Em primeiro lugar, o Presidente da República realça a importância da "futura efetiva capacidade de acompanhamento e intervenção do Estado numa empresa estratégica, como a TAP" e aponta que, "admitindo-se a venda de qualquer percentagem acima de 51%" da empresa, no decreto-lei "não se prevê ou permite, expressamente, em decisões administrativas posteriores, qualquer papel para o Estado".
Em segundo lugar, questiona o facto de "o diploma admitir que a TAP possa alienar ou adquirir, antes mesmo da decisão de venda, quaisquer tipos de ativos, sem outra mínima precisão ou critério, o que vai muito para além da projetada integração da Portugália na TAP SA".
Em terceiro lugar, o chefe de Estado critica o decreto-lei por "não assegurar a total transparência, numa fase de contactos anteriores à elaboração do caderno de encargos, ou seja, das regras que nortearão a escolha de eventual comprador, no mínimo tornando claro que não serão negociações vinculativas e que desses contactos ficará registo".
Na sua opinião, isso é "fundamental para garantir a prova da cabal isenção dos procedimentos, se for levantada, em momento ulterior, a questão da acima mencionada transparência do processo e da escolha do comprador".
Na carta dirigida ao primeiro-ministro, o chefe de Estado escreve que o diploma suscita "múltiplas dúvidas e reticências à luz da desejada máxima transparência do processo".
"Entendo que deve ser assegurada a máxima transparência em todo o processo que levará a uma decisão de venda do controlo da empresa", frisa.
Quando o Governo anunciou a aprovação deste decreto-lei em Conselho de Ministros, no dia 28 de setembro, Marcelo Rebelo de Sousa disse querer ver se "as condições legais de salvaguarda da posição do Estado" na reprivatização da TAP constavam do diploma que iria receber, ou se seriam remetidas para o caderno de encargos.
"Uma coisa é constar da lei, ter valor de lei, é mais duradouro, é mais forte.
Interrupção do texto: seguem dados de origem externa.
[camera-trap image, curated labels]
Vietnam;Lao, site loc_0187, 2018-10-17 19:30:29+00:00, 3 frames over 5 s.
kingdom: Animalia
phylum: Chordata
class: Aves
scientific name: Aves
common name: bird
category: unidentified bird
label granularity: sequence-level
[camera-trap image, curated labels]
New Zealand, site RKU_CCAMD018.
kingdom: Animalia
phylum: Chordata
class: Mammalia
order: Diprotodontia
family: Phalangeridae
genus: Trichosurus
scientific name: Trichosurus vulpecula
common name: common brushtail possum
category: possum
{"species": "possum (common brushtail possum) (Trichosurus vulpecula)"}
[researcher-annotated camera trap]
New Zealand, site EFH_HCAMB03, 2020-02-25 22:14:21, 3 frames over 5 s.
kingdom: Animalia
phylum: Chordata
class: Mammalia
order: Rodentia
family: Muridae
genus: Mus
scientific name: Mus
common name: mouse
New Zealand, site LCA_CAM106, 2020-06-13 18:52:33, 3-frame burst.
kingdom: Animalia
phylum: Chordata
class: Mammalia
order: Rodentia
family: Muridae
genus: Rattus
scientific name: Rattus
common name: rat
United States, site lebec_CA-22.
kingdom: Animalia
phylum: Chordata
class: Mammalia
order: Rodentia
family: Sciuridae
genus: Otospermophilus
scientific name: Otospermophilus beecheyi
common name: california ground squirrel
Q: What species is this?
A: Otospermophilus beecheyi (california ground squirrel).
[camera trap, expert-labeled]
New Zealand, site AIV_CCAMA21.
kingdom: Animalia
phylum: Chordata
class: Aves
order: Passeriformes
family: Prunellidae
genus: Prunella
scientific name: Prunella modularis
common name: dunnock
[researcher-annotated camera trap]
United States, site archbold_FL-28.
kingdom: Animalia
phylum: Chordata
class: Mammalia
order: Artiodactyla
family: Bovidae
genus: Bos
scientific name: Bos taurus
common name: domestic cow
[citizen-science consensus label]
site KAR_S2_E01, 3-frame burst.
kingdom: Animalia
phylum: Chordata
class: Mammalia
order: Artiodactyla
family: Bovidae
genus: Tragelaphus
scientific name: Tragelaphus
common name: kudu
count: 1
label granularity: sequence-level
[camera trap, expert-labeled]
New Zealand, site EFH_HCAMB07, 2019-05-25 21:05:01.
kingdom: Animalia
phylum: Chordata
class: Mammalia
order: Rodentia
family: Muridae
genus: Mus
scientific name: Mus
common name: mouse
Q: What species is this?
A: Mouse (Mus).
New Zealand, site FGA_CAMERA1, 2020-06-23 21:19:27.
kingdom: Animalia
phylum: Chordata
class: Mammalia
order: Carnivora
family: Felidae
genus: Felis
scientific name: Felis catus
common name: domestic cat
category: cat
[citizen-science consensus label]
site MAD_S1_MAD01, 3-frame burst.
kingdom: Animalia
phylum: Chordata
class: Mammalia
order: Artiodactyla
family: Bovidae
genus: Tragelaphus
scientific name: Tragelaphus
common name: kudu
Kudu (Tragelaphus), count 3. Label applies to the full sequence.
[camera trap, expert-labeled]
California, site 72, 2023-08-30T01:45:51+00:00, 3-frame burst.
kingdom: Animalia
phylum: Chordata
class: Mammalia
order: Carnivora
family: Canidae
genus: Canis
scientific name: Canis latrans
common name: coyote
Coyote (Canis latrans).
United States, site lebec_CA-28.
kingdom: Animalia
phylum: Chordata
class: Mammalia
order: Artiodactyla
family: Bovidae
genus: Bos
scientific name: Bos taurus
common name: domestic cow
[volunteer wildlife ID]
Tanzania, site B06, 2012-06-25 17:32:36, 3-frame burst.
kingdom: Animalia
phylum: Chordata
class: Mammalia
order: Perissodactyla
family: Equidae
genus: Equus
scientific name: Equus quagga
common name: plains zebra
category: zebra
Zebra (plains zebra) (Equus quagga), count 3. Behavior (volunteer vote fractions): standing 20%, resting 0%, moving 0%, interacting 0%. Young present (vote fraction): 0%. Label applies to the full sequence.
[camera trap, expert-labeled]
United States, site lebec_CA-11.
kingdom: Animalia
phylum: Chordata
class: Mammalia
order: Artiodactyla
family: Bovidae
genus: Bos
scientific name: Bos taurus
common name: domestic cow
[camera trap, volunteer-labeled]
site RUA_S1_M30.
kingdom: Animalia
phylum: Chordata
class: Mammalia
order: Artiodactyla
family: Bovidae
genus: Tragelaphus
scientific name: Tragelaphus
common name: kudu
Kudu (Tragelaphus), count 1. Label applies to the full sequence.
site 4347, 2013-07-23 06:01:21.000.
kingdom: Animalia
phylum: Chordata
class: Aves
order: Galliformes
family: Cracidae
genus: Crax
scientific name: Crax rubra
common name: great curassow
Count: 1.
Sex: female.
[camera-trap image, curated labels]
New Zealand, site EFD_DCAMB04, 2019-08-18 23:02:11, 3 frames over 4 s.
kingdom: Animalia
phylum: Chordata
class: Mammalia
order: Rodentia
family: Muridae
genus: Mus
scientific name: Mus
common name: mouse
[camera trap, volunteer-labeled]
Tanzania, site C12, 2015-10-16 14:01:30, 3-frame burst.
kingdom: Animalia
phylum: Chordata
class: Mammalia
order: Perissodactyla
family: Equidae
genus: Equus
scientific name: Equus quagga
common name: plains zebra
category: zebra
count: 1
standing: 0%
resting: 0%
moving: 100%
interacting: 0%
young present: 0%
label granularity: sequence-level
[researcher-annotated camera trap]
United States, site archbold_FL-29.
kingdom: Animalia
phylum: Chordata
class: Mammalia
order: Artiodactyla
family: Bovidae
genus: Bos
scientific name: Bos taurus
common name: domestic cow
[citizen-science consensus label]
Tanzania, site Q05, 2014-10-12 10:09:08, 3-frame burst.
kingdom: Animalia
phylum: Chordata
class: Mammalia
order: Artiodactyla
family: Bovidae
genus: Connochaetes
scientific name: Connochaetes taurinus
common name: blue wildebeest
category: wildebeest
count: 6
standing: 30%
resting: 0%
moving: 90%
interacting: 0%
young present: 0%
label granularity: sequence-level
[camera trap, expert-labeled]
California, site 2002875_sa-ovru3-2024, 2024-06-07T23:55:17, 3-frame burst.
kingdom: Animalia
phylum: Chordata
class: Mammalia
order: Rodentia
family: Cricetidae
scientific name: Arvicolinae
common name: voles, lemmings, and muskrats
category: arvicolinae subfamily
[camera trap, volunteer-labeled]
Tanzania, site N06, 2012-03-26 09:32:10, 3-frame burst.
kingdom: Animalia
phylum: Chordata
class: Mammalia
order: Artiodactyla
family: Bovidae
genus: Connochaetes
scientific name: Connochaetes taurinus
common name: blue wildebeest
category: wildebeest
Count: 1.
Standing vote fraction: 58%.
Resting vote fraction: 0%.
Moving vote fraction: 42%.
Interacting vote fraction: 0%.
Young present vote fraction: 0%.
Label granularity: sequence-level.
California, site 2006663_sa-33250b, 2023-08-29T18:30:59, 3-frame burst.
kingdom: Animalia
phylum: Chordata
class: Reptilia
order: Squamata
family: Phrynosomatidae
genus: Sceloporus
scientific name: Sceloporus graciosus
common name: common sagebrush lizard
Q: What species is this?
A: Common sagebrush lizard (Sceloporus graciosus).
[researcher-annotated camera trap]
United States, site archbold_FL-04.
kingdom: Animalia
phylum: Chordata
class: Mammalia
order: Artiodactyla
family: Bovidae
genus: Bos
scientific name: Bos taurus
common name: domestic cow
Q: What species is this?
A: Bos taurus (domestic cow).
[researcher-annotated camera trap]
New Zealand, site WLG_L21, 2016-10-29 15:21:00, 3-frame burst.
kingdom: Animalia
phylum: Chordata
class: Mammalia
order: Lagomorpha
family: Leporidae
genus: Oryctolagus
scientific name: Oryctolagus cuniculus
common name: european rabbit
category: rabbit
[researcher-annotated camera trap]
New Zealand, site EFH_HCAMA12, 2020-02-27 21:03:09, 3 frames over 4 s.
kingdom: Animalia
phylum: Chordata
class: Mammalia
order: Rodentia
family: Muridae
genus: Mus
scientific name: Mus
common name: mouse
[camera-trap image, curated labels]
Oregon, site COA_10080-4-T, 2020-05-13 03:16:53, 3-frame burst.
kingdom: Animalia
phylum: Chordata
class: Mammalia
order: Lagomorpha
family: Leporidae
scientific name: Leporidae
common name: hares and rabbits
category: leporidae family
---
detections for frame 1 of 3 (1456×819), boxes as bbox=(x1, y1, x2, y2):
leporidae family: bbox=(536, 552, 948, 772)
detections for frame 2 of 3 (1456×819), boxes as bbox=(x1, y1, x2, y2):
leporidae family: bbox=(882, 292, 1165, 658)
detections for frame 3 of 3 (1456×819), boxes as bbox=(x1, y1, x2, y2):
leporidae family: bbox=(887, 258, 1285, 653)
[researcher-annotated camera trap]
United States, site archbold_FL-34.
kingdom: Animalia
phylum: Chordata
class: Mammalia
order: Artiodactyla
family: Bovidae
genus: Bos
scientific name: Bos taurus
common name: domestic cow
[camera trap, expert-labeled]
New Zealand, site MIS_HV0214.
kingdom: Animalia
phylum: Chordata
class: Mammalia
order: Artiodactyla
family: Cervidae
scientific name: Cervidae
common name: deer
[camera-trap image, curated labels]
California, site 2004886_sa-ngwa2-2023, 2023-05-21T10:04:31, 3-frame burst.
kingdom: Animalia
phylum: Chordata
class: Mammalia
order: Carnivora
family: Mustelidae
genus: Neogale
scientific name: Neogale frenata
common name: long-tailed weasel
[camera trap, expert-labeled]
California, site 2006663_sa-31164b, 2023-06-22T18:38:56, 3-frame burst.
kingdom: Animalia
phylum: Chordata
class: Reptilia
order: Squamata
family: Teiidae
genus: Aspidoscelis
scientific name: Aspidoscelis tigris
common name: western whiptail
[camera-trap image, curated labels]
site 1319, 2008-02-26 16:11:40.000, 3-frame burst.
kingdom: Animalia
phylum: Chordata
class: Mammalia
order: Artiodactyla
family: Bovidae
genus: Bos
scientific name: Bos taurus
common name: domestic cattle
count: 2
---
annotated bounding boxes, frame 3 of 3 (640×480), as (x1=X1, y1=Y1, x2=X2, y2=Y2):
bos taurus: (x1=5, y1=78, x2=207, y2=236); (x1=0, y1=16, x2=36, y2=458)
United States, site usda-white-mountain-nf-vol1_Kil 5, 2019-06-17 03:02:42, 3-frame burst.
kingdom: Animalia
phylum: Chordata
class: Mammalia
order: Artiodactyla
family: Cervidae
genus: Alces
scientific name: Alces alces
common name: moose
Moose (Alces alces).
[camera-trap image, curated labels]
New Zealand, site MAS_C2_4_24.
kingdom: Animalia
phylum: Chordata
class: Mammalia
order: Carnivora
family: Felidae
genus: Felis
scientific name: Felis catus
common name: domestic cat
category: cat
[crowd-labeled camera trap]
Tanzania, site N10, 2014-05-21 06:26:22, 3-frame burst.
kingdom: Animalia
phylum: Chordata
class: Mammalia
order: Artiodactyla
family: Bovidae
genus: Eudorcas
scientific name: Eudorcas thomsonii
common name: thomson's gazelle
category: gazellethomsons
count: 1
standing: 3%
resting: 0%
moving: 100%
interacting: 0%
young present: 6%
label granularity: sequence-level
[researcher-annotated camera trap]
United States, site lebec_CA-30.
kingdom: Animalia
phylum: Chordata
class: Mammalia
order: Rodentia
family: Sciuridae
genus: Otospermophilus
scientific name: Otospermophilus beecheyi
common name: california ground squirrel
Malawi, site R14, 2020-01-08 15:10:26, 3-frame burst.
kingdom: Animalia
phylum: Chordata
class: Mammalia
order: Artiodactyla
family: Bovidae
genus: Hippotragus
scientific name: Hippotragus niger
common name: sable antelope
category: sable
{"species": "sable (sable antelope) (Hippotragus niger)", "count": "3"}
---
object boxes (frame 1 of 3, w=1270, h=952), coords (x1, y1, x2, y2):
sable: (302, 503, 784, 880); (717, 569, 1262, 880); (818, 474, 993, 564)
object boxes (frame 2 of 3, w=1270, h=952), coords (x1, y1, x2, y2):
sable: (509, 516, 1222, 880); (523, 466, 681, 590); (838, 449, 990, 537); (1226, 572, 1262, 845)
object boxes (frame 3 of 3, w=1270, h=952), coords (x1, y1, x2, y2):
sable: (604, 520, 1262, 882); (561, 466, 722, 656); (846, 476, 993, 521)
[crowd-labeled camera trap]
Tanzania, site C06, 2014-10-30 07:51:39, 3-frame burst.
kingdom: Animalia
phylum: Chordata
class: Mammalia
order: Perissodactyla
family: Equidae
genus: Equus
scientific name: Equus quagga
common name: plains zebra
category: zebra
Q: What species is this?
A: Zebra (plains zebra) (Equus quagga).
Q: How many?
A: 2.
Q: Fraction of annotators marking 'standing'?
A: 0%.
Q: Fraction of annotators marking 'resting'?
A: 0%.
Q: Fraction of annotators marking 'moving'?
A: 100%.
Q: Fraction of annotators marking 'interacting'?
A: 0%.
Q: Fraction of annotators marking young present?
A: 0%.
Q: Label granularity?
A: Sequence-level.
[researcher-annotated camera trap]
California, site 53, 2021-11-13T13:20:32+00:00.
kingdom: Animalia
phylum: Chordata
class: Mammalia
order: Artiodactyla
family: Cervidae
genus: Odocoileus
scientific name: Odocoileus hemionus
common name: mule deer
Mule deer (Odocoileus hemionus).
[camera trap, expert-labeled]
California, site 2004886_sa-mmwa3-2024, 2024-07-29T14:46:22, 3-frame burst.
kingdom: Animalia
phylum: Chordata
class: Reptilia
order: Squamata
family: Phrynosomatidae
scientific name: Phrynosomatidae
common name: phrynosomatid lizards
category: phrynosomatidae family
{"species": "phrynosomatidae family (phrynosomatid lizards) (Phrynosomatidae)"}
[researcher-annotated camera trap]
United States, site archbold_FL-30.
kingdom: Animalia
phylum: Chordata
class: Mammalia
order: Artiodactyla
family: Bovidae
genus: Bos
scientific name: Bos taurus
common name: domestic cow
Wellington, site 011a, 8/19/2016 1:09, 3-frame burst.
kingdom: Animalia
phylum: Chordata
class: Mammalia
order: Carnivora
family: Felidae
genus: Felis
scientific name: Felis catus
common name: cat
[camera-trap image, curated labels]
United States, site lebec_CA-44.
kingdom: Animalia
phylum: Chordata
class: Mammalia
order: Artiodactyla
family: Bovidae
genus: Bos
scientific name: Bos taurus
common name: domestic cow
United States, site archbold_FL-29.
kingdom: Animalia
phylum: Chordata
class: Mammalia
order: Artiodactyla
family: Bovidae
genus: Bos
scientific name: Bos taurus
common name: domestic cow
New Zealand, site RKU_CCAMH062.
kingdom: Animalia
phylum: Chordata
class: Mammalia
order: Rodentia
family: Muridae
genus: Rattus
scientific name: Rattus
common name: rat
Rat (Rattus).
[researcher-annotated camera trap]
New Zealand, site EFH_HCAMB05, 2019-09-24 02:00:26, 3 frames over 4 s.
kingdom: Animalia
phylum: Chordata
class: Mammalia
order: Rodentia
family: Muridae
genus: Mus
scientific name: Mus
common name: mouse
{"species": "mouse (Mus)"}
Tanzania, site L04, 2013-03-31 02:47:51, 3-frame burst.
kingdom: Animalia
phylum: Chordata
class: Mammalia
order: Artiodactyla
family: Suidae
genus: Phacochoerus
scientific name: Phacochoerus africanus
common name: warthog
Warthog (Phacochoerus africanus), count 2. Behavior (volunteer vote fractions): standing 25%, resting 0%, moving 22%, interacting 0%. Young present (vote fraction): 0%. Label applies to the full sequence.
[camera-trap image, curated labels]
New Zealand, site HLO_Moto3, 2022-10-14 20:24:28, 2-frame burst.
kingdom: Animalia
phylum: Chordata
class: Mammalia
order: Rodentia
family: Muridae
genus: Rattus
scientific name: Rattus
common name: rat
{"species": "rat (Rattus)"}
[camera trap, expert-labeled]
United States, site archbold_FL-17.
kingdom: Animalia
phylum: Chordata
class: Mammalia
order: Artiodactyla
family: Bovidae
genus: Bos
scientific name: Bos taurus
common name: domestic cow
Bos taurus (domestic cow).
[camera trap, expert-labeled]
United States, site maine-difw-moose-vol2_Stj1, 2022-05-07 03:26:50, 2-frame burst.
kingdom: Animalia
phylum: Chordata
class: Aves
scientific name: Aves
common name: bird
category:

Outra coisa é constar de um conjunto de regras administrativas", declarou o Presidente da República aos jornalistas, em Oeiras, no distrito de Lisboa.
Marcelo Rebelo de Sousa salientou que o decreto-lei que enquadra as condições da reprivatização da TAP "provavelmente vai ser o único diploma legal na base da escolha que vier a ser feita".
Na apresentação do decreto, o ministro das Finanças, Fernando Medina, anunciou que o Governo pretende vender pelo menos 51% do capital da TAP, "essa é a percentagem mínima".
Quanto ao caderno de encargos, o ministro manifestou a intenção de o levar a Conselho de Ministros até ao fim deste ano, o mais tardar no início do próximo.
Uma semana antes, questionado se tinha alguma objeção a uma eventual reprivatização total da TAP, admitida no parlamento pelo primeiro-ministro, o Presidente da República respondeu: "Se for economicamente, financeiramente, do ponto de vista português, a melhor solução, é a melhor solução".
"Dir-se-á: mas o Estado deve ter instrumentos de intervenção. É possível haver privatização com instrumentos de intervenção. Portanto, depende das condições da privatização", acrescentou Marcelo Rebelo de Sousa, em Nova Iorque, à margem da 78.ª sessão da Assembleia Geral das Nações Unidas.
Segundo o Presidente da República, "qualquer Estado tem o cuidado de garantir condições mínimas de acompanhamento e de controlo", mas interrogou: "Isso é compatível com a privatização integral? Pode ser ou não ser. Veremos as condições".